Integrated Protein Network Analysis of Whole Exome Sequencing Study of Severe Preeclampsia

To identify clusters of patients with shared networks of genes associated with early onset severe preeclampsia from whole exome sequencing data through novel bioinformatic analysis.We performed a case-control study using whole exome sequencing (WES) on early onset preeclamptic mothers with severe features delivering < 34 weeks and mothers who delivered ≥ 37 weeks. Genotype testing identified variants that were differentially abundant between cases and controls. A Protein-Protein interaction (PPI) analysis and visualization tool, Proteinarium, was implemented to identify clusters of patients with shared networks associated with severe preeclampsia.A total of 61 early onset preeclamptic women with severe features and 82 race and ethnicity matched control women at term were sequenced. We identified 8,867 predicted deleterious variants. 21 of these variants were nominally associated with preeclampsia by genotype testing. Using Proteinarium129 out of the 143 sequenced patients were assigned to statistically significant clusters, Cluster A and B (p< 0.0001). Case dominated Cluster A contained 47 of the 61 case subjects. There were 13 unique genes in the PPI network of Cluster A compared to control dominated Cluster B. Amongst these unique genes, LAMB2, PTK2, RAC1, QSOX1, FN1, and VCAM1 have known associations with the pathogenic mechanisms of preeclampsia.Our network analysis identified genes that were unique to a large cluster of patients with shared networks that provide insights for severe preeclampsia.

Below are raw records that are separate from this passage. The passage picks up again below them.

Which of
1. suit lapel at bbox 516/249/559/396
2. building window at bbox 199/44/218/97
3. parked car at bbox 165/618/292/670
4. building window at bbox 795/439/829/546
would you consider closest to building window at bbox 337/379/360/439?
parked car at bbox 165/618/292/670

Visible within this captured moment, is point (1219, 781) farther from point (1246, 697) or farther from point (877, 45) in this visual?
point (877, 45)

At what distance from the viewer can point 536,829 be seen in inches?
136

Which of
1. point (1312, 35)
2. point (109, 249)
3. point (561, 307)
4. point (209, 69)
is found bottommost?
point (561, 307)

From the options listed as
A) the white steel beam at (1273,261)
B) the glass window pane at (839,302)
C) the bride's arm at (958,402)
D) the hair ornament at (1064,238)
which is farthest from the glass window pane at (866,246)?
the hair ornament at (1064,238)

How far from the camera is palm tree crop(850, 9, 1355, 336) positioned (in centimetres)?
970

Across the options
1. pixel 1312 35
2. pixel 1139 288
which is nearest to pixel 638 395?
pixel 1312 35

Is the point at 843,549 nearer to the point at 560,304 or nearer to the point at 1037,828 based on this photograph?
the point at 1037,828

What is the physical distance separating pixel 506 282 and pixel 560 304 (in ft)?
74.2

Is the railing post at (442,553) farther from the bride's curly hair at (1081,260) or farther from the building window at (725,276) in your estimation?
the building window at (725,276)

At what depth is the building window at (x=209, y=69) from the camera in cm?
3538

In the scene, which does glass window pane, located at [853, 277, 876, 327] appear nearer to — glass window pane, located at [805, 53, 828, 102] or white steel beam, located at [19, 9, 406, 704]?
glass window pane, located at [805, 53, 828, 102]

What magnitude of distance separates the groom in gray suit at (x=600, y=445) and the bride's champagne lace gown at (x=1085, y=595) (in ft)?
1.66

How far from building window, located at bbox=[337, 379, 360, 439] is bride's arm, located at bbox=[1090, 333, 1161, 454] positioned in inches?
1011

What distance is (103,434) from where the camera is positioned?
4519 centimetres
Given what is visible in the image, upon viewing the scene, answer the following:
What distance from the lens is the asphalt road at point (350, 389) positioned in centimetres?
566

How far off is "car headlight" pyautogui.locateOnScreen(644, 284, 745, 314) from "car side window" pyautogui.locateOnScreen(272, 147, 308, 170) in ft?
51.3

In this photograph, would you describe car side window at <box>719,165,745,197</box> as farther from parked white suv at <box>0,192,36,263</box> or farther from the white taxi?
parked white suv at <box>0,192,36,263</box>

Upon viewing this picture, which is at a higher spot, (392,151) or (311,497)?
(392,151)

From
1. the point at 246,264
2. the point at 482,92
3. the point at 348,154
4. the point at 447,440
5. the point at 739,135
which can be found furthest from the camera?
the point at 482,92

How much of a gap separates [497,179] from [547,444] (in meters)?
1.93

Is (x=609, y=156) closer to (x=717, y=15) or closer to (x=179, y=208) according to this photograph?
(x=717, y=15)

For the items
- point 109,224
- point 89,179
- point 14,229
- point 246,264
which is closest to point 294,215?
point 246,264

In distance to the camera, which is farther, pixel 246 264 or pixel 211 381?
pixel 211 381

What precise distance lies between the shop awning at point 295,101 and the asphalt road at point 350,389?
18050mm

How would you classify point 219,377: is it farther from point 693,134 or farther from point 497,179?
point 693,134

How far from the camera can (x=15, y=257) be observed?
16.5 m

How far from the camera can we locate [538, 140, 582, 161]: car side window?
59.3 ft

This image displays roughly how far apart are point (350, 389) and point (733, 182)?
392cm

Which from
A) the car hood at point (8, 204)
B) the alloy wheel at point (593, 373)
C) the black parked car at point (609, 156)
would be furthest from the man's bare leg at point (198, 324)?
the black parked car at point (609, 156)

We also identified genes imputed from the interactome that may otherwise have not been identified by conventional analysis. Strict phenotyping of both cases and controls improved the likelihood of identifying these otherwise difficult to find genetic associations. These uniquely identified genes and their associated variants are potential candidates for developing polygenic risk scores for severe preeclampsia. These results support our hypothesis on the genetic architecture of complex diseases and are generalizable to other phenotypes.